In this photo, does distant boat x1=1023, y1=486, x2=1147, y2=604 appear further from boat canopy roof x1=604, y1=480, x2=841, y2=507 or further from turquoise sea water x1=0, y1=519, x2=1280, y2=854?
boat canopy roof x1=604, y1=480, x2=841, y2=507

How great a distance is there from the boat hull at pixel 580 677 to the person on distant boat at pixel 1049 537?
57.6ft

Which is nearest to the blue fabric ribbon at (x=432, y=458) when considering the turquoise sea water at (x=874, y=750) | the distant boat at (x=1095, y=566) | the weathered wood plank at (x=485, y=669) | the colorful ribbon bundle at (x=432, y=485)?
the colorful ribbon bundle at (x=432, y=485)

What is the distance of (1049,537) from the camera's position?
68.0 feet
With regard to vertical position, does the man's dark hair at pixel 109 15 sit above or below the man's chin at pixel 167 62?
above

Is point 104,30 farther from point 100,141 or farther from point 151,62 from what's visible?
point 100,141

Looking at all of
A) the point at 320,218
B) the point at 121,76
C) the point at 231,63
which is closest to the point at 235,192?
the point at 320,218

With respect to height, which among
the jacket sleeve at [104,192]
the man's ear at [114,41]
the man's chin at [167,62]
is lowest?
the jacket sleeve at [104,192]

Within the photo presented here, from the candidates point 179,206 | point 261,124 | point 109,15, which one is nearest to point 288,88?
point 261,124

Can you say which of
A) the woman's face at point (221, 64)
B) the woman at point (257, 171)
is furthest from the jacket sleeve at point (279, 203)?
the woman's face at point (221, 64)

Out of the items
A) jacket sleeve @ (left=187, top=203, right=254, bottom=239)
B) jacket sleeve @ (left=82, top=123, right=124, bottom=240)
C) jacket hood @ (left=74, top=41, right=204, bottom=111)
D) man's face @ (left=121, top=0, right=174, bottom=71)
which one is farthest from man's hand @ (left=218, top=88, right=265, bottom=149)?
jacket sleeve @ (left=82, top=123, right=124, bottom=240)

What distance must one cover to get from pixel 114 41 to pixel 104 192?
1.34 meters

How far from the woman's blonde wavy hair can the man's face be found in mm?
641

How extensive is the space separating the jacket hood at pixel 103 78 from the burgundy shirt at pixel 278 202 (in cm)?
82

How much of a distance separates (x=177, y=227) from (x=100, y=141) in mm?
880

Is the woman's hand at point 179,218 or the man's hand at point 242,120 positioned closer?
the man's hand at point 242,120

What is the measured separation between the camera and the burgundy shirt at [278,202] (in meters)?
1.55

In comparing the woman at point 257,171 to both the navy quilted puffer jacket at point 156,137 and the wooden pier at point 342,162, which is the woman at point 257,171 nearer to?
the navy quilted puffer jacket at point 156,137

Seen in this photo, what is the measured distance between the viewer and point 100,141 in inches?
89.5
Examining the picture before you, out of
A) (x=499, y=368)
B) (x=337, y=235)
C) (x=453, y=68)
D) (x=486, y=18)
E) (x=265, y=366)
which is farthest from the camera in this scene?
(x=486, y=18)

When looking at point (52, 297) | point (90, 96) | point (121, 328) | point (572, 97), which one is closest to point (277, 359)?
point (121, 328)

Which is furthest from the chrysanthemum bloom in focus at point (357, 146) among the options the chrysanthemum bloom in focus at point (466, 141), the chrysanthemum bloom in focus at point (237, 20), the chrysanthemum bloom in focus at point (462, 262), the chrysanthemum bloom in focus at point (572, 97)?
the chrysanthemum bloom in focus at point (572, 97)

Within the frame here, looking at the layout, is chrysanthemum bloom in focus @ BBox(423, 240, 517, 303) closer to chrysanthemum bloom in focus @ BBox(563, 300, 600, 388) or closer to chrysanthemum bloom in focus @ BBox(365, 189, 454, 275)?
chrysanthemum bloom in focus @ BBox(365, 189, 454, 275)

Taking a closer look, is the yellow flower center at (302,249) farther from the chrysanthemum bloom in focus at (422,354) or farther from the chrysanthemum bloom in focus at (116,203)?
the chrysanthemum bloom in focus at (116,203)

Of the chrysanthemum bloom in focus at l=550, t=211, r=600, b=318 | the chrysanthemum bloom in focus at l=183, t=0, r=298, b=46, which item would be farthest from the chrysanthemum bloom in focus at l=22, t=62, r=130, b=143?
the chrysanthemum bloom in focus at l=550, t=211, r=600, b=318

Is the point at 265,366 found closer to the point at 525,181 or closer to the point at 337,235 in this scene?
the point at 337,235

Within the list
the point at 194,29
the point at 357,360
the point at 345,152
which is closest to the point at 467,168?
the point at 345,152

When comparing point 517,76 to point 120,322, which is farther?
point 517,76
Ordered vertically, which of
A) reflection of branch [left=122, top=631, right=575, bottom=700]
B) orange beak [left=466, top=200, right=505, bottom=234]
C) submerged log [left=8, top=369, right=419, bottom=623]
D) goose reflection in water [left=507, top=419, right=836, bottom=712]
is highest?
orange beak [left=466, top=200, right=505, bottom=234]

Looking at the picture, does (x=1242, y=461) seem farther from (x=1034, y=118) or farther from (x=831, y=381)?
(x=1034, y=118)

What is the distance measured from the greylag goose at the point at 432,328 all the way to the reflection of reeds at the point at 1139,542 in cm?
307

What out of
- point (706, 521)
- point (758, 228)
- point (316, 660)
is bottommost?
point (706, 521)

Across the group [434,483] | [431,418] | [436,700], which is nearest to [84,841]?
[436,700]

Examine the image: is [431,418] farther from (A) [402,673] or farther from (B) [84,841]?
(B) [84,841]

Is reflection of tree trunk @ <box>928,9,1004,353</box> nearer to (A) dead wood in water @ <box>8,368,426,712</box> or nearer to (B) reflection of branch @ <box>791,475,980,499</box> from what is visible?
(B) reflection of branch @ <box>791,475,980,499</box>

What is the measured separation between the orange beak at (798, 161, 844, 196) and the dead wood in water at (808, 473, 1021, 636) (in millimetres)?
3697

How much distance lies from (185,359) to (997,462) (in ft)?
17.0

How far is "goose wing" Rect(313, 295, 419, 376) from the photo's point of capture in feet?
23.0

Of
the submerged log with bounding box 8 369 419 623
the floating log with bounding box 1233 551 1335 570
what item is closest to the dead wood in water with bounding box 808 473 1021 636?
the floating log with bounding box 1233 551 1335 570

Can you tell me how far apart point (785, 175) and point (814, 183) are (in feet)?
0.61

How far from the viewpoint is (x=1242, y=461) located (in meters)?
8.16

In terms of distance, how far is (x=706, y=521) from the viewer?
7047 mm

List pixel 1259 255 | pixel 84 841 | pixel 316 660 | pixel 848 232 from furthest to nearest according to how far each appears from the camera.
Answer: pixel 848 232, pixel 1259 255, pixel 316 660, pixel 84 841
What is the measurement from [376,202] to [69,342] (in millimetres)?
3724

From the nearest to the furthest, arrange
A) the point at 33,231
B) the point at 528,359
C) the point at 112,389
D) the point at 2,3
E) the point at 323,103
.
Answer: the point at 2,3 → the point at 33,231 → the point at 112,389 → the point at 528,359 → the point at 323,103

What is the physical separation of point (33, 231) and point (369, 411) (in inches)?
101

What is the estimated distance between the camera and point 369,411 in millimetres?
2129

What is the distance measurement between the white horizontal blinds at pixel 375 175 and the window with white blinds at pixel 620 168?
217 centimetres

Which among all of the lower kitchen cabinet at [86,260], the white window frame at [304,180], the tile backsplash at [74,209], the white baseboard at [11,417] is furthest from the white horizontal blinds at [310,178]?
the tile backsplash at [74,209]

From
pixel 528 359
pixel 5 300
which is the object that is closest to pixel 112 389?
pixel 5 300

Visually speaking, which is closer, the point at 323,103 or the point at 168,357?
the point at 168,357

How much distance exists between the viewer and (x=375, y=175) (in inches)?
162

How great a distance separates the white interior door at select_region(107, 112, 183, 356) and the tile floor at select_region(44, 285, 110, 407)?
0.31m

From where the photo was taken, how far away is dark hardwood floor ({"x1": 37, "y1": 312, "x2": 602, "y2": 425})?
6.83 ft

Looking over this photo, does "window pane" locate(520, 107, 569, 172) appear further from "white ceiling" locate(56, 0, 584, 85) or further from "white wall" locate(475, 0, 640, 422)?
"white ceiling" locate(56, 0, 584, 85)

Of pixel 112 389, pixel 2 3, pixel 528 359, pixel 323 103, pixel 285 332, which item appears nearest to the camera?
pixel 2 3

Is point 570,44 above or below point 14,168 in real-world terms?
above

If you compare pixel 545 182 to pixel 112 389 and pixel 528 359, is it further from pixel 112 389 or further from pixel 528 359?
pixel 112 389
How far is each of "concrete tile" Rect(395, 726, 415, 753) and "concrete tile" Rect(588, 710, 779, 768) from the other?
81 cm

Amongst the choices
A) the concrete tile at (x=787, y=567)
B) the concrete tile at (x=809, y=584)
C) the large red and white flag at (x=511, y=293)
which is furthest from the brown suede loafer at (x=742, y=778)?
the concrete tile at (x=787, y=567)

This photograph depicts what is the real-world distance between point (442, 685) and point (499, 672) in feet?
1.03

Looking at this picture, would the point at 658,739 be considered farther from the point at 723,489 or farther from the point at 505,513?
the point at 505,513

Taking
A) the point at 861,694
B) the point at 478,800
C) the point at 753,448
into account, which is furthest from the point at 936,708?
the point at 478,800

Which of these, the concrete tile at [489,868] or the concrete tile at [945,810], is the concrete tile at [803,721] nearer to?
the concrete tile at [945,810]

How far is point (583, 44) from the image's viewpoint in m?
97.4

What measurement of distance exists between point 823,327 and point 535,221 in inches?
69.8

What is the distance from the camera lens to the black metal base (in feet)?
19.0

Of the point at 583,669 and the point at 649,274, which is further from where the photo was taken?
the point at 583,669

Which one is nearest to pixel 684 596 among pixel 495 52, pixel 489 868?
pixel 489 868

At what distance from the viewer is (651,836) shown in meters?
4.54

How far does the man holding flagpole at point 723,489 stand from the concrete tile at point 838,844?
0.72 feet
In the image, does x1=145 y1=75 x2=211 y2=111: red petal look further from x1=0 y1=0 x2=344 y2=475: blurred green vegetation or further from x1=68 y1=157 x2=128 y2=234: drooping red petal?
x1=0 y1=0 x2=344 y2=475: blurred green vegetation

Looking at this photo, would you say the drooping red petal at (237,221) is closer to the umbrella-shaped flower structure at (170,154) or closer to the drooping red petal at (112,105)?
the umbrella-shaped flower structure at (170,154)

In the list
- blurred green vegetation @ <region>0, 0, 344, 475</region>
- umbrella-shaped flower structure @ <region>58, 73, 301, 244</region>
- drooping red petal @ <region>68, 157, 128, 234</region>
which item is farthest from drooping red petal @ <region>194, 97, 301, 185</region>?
· · · ·
- [Challenge]: Pick out every line in the entries above that contains the word "hair", and copy each of those lines in full.

- [The response]:
With regard to vertical position, does the man's dark hair at pixel 109 15 sit above or below the man's chin at pixel 167 62?
How far from the woman's blonde wavy hair can the man's face be found in mm?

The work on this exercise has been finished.